HTTP

The most popular protocol for transfering documents over the WWW is the hypertext transfer protocol, HTTP. Typically the browser connects to the web server sending over a request for a URL, gets a response from the server and then the connection is closed. This means that the browser has to connect to the server for every thing it downloads, e.g. if a HTML page has 40 images the browser needs to make 1+40 separate requests to the server. Since there is no persistent connection between the browser and the server there is no way to know if the user is looking at the web page just sent to him, or if she continued to look at other web pages from another server.

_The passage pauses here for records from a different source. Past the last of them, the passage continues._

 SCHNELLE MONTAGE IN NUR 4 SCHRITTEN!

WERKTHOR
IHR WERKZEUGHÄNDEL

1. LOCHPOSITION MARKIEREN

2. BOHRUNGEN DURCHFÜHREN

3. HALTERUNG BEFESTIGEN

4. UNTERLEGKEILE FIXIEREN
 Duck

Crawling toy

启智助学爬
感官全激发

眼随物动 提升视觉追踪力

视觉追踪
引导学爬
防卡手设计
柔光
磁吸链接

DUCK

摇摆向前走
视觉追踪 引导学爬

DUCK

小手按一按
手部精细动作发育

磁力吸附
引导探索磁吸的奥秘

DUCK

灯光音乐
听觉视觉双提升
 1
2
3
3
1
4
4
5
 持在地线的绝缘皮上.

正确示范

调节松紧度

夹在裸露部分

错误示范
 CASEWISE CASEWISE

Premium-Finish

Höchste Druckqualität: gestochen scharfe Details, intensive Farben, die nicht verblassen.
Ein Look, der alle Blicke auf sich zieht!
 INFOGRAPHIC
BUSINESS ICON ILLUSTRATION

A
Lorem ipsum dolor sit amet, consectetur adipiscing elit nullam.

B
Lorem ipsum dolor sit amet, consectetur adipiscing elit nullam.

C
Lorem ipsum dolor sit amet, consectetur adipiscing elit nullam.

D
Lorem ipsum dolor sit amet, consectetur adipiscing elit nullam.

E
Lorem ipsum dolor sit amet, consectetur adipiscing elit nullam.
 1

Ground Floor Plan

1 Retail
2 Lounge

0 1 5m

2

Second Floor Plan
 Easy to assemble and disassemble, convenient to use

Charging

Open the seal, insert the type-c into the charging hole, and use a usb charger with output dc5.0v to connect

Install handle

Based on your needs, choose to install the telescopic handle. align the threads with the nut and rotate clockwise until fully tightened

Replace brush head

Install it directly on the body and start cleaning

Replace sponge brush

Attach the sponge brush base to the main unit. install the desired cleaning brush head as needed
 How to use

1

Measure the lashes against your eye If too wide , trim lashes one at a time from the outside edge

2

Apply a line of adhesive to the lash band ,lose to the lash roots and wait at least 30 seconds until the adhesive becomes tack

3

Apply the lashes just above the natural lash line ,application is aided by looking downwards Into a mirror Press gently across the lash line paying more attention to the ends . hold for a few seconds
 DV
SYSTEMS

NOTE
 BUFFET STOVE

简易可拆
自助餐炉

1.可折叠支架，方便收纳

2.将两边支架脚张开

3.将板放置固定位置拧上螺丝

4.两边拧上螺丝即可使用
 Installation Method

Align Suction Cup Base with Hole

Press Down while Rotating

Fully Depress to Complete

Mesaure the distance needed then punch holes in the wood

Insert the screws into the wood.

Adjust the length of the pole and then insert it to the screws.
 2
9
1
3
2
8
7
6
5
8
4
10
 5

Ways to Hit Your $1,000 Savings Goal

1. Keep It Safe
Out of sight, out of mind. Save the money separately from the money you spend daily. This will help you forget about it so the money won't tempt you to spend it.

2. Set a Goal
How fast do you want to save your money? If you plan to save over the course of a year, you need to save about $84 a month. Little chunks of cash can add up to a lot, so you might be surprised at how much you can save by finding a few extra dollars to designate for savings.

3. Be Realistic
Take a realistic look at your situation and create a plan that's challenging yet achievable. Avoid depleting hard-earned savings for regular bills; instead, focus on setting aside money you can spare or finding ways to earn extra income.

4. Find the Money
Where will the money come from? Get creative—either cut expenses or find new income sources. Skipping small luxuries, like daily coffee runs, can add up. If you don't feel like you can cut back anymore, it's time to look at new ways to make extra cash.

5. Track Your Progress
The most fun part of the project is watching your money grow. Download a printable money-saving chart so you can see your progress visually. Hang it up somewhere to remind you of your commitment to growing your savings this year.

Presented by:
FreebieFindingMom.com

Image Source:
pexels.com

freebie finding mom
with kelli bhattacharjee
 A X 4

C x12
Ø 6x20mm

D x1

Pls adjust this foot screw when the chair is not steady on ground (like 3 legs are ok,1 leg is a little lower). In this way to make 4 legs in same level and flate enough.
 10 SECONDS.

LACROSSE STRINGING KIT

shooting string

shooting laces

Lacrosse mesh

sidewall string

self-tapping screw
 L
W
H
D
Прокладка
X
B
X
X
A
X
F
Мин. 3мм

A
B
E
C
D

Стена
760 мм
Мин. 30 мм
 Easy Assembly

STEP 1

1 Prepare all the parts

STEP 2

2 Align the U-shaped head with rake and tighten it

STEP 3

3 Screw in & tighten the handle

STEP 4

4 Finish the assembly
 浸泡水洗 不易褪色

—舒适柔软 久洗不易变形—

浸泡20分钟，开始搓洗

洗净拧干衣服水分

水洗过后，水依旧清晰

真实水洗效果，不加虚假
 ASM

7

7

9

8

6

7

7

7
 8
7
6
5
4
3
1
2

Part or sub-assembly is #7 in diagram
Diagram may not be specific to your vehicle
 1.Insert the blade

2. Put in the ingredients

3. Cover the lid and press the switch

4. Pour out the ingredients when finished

The original intent with HTTP was to make it a "stateless" protocol, i.e. that all requests to the server is independent, from the servers point of view. In practice that means that each server response should only rely on the information given in that very request. The benefit with this approach is that it becomes easier to make an efficient server implementation that can server web pages to any number of users, since no information about the users or the requests needs to be stored once a response has been transmitted.

Authentication

A stateless protocol has some interesting implications for authentication. As you perhaps know it is possible for a web server to respond with a "authentication required" response, telling the browser that it has to provide a user name and a password in order to get the contents at the given URL. This is often referred to as a login request. If the webserver accepts the user name and the password the browser remembers the user name/password pair as a valid authentication for that server, and will use them for all subsequent requests to the server. (This is an oversimplification. Read about authentication realms in RFC 2617) As a consequence there is, contrary to common belief, no logout mechanism. This is often emulated by temporary rejecting the valid user name/password causing the browser to drop the user name/password pair as valid authentication. The drawback is that the user will be presented with a new login request that she has to cancel.

Cookies

Another way of overcoming the drawbacks of the stateless protocol model is cookies. A cookie is a browser variable that can be set and altered by the server. Once set the browser will include the cookie in all requests to the server, thus large cookies will "waste" a lot of bandwidth. When the server sets a new value to a cookie it also gets to decide the realm of the cookie, e.g. to which URLs the browser should send the cookie, and an expiration date, at which time the browser automatically removes the cookie. There is no defined method to remove a cookie, so that operation is often simulated by setting the cookie value to an empty string and setting the expiration time to a date that has already occured. Some browsers remove the cookie at once while others wait until the next time it is restarted. Read more about cookies in RFC 2109.

Content-Type

The URL of a resource doesn't necessarily give away the type of its contents, and URLs were never intended to be used for that either. Hence every response from the web server contains a content type header containing the contents "MIME type", e.g. text/html for HTML files or image/gif for GIF files. In Roxen WebServer these MIME types are usually derived from the file extension by the content type module, but scripts and other modules may choose another MIME type. MIME types are handled by IANA and a complete list of all official MIME types can be found at www.iana.org.